Some shields are visibly obvious, such as the ones below:


You can clearly see the blue "soap bubble" around each droid. But others are more subtle; in the ending battle of TPM, for example, we kept hearing about how they couldn't break through the Trade Federation battleship's deflector shield, but we never saw this shield in any way. So we're still left with the question: what are they? What scientific principle could possibly account for a shield?

What do they do?

Before embarking on any speculation of mechanism, we should first determine what a shield does. Shields in sci-fi generally serve 2 purposes:

  1. Stop "energy weapons" (lasers, phasers, blasters, etc).

  2. Stop physical objects (bullets, knives, people, vehicles).

Fair enough, but what does it mean to "stop" energy weapons and physical objects? Physical objects tend to stop abruptly when they hit a shield, but not always: sometimes the "slow blade passes" concept from Dune seems to be in effect, and objects can slip through (see the Gungan dome shields in the Battle of Naboo). Sometimes incoming objects bounce, and sometimes they explode on impact. And what about "energy weapons"? Some ships (such as the Trade Federation battleship in the end of TPM) look as if they're taking every hit right on the hull, but their shields are said to remain up, as if they are coincident with the hull surface. Others (such as the Droideka shields shown above) project their shields out into space, and these shields light up in a multi-coloured display when hit.

Are shields forcefields?

The most popular candidate for shields is forcefields. In fact, shields and forcefields are often treated as interchangeable terms in the literature and dialogue. This is encouraging, because the term "forcefield" comes from real-world science, not science fiction. Unfortunately, the resemblance between real forcefields and sci-fi forcefields ends at the name.

The two types of forcefield you are most familiar with are electromagnetic and gravitational. Sure enough, those are the forces routinely mentioned in sci-fi. In the 1950's classic "War of the Worlds", the Martian spacecraft were said to be using an "electromagnetic blister", which easily warded off artillery shells and all other methods of attack. In Star Trek, the writers gleefully steal terminology from particle physicists and say that they're based on "gravitons" (the theoretical carrier particle for gravitational forces).

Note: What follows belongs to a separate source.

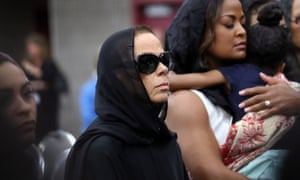 Muhammad Ali's fourth wife Lonnie Ali , stands with Ali's daughter Laila and a grandchild during the service.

But electromagnetic and gravitational forcefields share an interesting characteristic: they are both long-ranged, and their effects weaken with the square of distance. So if you double your distance from the centre of the Earth, the force of gravity drops to one quarter of its original value. Simple enough, correct? Unfortunately, this creates a problem for our shields: you see, they typically have no effect whatsoever until you reach some invisible point. When a man runs into a forcefield on Star Trek, he feels nothing until he touches the invisible wall, which produces a sparkly effect like this:


Now, if this were a gravitational forcefield, he should have felt its effects from anywhere in the room, gradually increasing in strength as he approaches the window. A forcefield has a volume effect, hence the name "force field", not "force wall". But this is obviously not what we saw. Have you ever tried to force the positive poles of two magnets together? You can't do it, can you? And you will notice that the forcefield effect is gradual, not abrupt. It gradually increases as they approach, until it eventually becomes so large that you cannot force them any closer together.

And what about the fact that they wear down? We've all seen the displays:

Shield Status

In Star Trek, rather than simply being up or down, shields have a strength property ("deflector power", which is a bit over 70% in the image above). It wears down after multiple hits, and when it goes to zero, the shields are nonexistent. But why would a forcefield weaken after use? Does the magnetic field of an electromagnet get weaker each time you use it to pick something up? No, so why would shields get weaker? Is there a "fatigue" property? None of this is consistent with a forcefield.

Are shields made of energy?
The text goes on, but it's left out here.